Collected data entries:
==========

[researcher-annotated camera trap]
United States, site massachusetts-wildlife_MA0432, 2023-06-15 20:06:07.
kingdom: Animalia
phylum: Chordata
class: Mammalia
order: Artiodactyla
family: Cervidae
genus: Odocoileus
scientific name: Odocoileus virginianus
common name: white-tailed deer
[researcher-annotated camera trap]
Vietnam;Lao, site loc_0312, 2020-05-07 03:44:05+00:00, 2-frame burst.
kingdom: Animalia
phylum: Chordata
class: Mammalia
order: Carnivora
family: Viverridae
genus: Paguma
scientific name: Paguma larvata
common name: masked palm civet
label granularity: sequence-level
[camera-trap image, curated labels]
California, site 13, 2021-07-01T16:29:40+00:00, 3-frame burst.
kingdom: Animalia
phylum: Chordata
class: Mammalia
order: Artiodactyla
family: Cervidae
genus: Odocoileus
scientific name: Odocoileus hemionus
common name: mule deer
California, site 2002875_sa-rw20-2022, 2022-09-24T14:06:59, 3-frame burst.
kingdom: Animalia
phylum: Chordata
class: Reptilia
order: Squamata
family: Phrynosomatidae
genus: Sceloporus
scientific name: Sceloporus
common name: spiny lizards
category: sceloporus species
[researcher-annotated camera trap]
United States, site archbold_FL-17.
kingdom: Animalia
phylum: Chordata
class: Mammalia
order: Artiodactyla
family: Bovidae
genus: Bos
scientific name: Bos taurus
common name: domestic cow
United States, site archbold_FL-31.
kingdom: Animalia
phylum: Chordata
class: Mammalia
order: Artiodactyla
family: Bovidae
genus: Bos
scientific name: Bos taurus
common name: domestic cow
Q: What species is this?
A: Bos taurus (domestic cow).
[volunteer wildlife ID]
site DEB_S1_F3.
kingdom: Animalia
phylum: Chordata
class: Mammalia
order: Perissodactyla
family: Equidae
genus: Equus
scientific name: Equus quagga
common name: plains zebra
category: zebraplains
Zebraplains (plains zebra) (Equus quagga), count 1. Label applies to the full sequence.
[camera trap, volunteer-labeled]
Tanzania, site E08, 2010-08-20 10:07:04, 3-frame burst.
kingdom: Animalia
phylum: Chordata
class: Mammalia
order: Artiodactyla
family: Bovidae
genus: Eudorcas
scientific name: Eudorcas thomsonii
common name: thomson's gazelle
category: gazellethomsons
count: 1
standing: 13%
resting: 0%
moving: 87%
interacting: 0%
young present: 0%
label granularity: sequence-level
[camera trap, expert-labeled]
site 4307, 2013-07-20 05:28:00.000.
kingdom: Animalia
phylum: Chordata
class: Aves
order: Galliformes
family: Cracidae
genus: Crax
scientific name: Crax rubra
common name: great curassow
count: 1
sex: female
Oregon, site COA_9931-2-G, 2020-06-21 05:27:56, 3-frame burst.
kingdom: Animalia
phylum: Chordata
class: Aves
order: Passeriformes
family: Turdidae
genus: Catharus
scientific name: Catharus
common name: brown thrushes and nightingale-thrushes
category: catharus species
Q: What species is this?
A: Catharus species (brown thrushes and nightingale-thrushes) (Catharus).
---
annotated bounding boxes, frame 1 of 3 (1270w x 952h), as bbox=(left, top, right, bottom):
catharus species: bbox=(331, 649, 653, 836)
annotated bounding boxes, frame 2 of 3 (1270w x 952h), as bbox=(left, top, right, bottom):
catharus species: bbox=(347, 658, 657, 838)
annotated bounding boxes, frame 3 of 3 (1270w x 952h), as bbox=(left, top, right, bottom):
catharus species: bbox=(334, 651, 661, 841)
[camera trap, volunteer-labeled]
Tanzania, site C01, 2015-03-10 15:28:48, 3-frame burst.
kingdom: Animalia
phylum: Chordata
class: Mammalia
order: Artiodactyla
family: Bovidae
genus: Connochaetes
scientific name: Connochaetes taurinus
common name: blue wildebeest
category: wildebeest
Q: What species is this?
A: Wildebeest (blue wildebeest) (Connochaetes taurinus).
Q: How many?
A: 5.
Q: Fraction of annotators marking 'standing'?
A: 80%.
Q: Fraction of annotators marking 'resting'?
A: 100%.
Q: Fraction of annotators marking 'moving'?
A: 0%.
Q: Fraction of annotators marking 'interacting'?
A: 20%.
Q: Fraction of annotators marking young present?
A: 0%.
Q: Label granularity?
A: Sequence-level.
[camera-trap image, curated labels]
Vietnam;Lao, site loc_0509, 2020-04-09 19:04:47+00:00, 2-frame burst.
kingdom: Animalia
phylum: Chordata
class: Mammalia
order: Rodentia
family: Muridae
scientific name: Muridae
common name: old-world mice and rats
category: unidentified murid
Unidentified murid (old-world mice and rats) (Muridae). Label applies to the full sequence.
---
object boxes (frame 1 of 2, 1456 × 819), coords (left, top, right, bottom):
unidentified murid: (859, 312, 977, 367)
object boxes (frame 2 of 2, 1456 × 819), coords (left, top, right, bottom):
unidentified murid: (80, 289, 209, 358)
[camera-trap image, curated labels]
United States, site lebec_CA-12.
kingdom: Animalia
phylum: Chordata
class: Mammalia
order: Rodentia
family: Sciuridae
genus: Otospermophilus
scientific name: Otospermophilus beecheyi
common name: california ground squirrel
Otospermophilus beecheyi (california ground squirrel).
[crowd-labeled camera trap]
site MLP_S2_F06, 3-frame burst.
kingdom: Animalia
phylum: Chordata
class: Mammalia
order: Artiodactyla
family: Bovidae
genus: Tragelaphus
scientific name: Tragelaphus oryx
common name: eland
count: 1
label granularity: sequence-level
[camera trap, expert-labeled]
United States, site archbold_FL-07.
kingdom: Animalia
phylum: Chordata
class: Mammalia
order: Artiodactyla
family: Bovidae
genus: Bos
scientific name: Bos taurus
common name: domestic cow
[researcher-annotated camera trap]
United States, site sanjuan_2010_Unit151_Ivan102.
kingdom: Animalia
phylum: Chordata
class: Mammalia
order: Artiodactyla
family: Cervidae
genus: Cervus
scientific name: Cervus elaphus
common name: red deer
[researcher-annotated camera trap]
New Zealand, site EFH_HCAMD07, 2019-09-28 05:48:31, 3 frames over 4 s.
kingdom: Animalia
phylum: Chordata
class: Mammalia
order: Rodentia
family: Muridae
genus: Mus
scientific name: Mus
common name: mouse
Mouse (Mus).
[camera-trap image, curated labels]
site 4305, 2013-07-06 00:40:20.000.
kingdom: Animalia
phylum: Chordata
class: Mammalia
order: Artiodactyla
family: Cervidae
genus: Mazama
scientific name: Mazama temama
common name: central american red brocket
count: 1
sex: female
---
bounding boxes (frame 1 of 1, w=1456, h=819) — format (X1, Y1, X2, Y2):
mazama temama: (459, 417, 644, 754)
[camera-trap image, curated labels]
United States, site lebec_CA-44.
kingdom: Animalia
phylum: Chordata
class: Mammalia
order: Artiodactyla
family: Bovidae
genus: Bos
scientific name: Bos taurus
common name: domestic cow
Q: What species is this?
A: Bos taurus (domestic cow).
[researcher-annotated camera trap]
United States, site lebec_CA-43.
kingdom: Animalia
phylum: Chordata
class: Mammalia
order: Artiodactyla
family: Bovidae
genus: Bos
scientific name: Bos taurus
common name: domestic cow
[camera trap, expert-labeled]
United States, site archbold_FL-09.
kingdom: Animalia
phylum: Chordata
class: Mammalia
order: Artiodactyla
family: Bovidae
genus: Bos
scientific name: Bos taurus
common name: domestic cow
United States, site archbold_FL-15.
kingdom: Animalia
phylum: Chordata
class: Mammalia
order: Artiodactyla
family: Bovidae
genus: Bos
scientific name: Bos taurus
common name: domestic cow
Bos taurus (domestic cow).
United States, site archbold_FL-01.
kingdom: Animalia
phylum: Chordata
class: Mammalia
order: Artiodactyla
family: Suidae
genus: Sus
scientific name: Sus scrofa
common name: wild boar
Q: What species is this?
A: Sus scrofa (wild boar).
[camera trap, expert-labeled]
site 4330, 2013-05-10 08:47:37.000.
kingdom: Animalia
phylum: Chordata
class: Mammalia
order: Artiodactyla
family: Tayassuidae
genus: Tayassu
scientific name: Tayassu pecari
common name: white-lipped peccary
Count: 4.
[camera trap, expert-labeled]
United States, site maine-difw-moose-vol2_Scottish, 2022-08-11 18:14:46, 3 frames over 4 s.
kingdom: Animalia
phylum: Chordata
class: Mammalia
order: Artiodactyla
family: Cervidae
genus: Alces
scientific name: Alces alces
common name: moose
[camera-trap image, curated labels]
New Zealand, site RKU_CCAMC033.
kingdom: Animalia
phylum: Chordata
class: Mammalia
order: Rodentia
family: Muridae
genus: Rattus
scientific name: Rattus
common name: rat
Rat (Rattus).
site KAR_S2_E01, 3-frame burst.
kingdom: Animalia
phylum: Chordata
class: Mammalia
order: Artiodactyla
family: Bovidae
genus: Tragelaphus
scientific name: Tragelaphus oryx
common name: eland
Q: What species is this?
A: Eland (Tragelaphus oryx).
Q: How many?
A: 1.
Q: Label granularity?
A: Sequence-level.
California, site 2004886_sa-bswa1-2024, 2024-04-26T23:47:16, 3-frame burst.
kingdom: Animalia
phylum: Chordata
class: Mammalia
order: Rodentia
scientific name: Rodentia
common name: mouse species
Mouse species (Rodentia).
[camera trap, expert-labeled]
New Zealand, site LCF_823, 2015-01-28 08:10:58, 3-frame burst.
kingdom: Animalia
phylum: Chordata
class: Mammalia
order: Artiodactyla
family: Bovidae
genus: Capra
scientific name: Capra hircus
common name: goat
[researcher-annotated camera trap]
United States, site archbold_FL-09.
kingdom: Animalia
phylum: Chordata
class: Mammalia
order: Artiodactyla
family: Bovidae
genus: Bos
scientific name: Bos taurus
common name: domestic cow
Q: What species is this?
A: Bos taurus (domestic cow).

==========

▸ Requirement: Copy the lines from the start of the data verbatim, stopping after the line containing "common name: white-tailed deer".

▸ Exercise solution:
[researcher-annotated camera trap]
United States, site massachusetts-wildlife_MA0432, 2023-06-15 20:06:07.
kingdom: Animalia
phylum: Chordata
class: Mammalia
order: Artiodactyla
family: Cervidae
genus: Odocoileus
scientific name: Odocoileus virginianus
common name: white-tailed deer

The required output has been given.